Material shown
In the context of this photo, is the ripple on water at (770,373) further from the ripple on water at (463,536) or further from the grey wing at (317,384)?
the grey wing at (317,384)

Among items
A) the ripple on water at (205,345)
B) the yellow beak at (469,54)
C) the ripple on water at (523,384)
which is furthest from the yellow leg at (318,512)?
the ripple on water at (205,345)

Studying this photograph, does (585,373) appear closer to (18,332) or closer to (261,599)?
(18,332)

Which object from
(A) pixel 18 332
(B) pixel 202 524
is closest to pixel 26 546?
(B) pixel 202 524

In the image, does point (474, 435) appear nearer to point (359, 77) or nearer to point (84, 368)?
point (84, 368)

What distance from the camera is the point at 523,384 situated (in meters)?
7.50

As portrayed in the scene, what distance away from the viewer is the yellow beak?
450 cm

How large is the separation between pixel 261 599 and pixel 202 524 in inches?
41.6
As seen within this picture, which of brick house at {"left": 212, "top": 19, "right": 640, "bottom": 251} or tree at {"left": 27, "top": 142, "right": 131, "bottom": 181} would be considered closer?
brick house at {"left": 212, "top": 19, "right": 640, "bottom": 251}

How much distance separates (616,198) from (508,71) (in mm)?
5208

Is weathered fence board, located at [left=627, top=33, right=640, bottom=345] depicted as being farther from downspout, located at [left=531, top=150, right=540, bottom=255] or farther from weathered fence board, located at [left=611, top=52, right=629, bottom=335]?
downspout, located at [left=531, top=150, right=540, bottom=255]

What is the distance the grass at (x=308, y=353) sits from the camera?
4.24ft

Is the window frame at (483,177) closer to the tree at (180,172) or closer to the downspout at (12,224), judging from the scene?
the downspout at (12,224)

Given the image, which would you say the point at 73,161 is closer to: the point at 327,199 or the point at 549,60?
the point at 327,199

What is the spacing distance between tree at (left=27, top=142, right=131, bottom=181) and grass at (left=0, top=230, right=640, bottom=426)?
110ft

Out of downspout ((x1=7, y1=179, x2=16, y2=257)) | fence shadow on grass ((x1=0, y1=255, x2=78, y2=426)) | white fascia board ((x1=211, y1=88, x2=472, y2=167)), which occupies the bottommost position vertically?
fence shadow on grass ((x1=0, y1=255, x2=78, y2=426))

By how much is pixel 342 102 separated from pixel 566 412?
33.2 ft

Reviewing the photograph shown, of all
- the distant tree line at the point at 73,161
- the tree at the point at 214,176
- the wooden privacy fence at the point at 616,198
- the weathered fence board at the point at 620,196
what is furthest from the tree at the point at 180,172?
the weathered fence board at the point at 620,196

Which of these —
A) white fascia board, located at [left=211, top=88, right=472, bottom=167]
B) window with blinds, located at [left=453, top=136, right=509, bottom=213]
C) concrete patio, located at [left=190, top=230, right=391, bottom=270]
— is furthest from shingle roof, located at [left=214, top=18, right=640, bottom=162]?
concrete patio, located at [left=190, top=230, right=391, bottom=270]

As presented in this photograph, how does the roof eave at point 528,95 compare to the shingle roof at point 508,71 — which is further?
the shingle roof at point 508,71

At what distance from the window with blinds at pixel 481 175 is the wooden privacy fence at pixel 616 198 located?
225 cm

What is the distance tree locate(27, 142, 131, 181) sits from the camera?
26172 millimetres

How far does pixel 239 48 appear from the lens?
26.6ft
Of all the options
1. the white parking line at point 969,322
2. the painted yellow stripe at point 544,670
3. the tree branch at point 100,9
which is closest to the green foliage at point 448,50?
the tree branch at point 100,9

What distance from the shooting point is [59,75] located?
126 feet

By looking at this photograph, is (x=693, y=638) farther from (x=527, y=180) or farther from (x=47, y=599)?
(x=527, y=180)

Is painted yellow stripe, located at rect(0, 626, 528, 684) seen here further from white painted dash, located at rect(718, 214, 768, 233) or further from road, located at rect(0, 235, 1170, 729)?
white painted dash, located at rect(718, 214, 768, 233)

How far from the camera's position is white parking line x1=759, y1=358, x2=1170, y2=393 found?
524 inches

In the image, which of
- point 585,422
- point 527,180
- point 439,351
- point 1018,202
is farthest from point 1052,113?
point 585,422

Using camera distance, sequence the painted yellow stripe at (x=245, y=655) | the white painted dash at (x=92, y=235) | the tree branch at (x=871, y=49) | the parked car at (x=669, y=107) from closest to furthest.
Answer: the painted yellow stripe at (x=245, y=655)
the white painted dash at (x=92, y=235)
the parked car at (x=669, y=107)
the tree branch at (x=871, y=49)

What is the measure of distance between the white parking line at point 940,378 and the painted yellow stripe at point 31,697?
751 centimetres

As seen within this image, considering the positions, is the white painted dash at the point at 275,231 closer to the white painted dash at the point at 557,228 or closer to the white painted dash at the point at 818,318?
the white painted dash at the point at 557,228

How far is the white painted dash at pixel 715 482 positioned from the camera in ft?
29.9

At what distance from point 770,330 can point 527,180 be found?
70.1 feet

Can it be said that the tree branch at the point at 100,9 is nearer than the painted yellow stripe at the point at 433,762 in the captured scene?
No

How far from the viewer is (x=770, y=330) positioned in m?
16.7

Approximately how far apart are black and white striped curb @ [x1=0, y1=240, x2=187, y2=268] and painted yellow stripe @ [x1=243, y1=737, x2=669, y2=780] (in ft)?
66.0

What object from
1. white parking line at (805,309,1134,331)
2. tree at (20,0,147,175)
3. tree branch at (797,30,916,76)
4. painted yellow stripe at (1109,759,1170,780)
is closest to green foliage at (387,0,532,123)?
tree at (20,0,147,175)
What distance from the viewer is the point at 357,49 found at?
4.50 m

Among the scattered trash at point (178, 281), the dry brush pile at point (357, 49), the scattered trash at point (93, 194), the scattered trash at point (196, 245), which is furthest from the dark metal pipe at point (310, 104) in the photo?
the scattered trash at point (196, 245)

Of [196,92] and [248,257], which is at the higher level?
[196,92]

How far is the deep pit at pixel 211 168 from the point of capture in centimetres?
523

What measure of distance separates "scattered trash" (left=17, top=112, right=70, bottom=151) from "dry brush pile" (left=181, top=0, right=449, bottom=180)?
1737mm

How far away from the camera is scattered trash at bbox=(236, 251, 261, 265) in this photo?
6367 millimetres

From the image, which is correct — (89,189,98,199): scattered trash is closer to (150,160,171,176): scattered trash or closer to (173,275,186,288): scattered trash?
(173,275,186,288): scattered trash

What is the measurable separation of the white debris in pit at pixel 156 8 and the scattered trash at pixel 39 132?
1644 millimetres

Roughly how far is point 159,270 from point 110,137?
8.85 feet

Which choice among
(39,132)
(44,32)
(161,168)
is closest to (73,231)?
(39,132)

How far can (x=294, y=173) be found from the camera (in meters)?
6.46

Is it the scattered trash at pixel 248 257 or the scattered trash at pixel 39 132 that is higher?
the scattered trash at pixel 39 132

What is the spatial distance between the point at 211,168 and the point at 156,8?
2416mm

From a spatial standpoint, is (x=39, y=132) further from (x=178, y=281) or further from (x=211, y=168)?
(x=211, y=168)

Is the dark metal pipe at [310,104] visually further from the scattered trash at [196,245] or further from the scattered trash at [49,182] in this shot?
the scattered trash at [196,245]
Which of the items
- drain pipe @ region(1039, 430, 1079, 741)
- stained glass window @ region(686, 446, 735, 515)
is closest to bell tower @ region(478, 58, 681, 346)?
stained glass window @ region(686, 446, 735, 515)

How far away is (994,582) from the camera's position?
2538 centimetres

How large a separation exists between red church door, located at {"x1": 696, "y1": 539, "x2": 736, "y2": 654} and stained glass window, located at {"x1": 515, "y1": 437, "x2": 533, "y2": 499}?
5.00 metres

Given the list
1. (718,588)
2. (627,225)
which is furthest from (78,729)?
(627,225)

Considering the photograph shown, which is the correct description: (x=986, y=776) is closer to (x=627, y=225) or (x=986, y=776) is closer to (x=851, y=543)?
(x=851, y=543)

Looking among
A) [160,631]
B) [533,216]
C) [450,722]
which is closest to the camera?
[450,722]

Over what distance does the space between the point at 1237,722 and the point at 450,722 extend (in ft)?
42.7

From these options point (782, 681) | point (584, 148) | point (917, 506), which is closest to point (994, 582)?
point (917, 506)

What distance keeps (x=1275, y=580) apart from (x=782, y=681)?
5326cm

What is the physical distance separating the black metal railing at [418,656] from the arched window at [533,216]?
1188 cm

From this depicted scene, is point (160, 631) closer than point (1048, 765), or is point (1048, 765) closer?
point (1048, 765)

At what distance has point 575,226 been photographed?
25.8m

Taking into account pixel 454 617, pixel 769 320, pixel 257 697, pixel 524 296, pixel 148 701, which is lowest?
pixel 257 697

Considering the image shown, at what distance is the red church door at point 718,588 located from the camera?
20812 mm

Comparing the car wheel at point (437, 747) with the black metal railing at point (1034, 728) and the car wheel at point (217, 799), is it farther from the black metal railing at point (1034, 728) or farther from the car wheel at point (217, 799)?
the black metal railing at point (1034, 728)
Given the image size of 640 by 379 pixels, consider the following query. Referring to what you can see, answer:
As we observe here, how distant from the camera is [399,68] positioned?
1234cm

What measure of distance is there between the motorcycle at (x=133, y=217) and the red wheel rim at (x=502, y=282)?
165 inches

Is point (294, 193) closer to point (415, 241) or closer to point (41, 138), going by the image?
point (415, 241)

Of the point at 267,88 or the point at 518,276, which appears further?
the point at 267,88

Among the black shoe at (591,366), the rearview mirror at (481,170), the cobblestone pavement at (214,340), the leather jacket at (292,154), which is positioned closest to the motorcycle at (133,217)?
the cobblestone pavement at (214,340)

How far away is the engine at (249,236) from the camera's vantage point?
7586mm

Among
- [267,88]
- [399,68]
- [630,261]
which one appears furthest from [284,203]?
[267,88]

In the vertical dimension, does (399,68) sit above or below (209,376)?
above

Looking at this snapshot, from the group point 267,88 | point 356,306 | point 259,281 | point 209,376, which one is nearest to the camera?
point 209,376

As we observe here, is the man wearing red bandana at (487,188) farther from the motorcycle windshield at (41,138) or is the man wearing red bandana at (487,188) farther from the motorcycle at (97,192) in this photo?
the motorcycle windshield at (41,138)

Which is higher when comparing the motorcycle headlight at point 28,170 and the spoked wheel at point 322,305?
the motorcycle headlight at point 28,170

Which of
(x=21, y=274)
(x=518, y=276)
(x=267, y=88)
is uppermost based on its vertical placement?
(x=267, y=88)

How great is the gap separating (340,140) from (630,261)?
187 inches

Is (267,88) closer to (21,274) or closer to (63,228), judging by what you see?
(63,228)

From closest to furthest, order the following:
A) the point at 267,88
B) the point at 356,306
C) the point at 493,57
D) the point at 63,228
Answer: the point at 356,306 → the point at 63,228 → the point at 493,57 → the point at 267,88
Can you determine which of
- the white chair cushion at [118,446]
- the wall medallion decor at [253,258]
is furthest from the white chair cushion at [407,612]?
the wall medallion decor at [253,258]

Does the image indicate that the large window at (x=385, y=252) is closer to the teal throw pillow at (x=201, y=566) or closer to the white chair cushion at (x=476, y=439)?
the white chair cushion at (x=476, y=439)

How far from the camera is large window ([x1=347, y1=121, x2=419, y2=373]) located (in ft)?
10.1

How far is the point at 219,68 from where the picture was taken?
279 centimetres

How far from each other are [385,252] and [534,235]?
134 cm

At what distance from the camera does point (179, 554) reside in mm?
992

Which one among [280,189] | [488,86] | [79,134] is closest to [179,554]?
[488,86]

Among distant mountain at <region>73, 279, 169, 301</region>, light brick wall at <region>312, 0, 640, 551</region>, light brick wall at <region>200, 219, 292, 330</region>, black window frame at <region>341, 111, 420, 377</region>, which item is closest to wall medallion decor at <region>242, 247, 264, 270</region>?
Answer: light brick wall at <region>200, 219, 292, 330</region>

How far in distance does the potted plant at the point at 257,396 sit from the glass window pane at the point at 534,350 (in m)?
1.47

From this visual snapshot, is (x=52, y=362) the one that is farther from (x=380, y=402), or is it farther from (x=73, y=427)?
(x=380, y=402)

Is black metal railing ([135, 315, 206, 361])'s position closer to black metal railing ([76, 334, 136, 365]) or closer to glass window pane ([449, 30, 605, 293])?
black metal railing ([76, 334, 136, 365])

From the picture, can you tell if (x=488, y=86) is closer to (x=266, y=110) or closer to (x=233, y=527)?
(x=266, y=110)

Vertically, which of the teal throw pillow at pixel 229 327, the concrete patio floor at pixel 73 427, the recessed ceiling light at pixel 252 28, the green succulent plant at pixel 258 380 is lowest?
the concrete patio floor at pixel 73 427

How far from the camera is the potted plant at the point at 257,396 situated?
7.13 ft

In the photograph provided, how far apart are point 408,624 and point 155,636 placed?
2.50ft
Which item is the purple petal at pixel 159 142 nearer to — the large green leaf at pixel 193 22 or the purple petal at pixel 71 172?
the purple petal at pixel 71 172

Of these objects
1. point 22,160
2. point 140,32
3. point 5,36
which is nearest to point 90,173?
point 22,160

Your objective
Repeat the line containing "From this visual" and all subsequent lines through the final line of the data, exactly and with no others.

In response
From this visual snapshot, is (x=52, y=362) the one that is farther from (x=380, y=402), or is it farther from (x=73, y=427)?
(x=380, y=402)

Is black metal railing ([135, 315, 206, 361])'s position closer to black metal railing ([76, 334, 136, 365]) or closer to glass window pane ([449, 30, 605, 293])?
black metal railing ([76, 334, 136, 365])

From the picture, can you tell if (x=488, y=86) is closer to (x=266, y=110) or closer to (x=233, y=527)?
(x=266, y=110)

Vertically, which of the teal throw pillow at pixel 229 327, the concrete patio floor at pixel 73 427, the recessed ceiling light at pixel 252 28, the green succulent plant at pixel 258 380 is lowest?
the concrete patio floor at pixel 73 427

How far from the camera is the potted plant at the point at 257,396 situated?
7.13 ft

In the photograph provided, how far apart are point 408,624 and point 155,636 placed?
2.50ft
Which item is the purple petal at pixel 159 142 nearer to — the large green leaf at pixel 193 22 or the purple petal at pixel 71 172?
the purple petal at pixel 71 172

Of these objects
1. point 22,160
2. point 140,32
3. point 5,36
which is nearest to point 90,173?
point 22,160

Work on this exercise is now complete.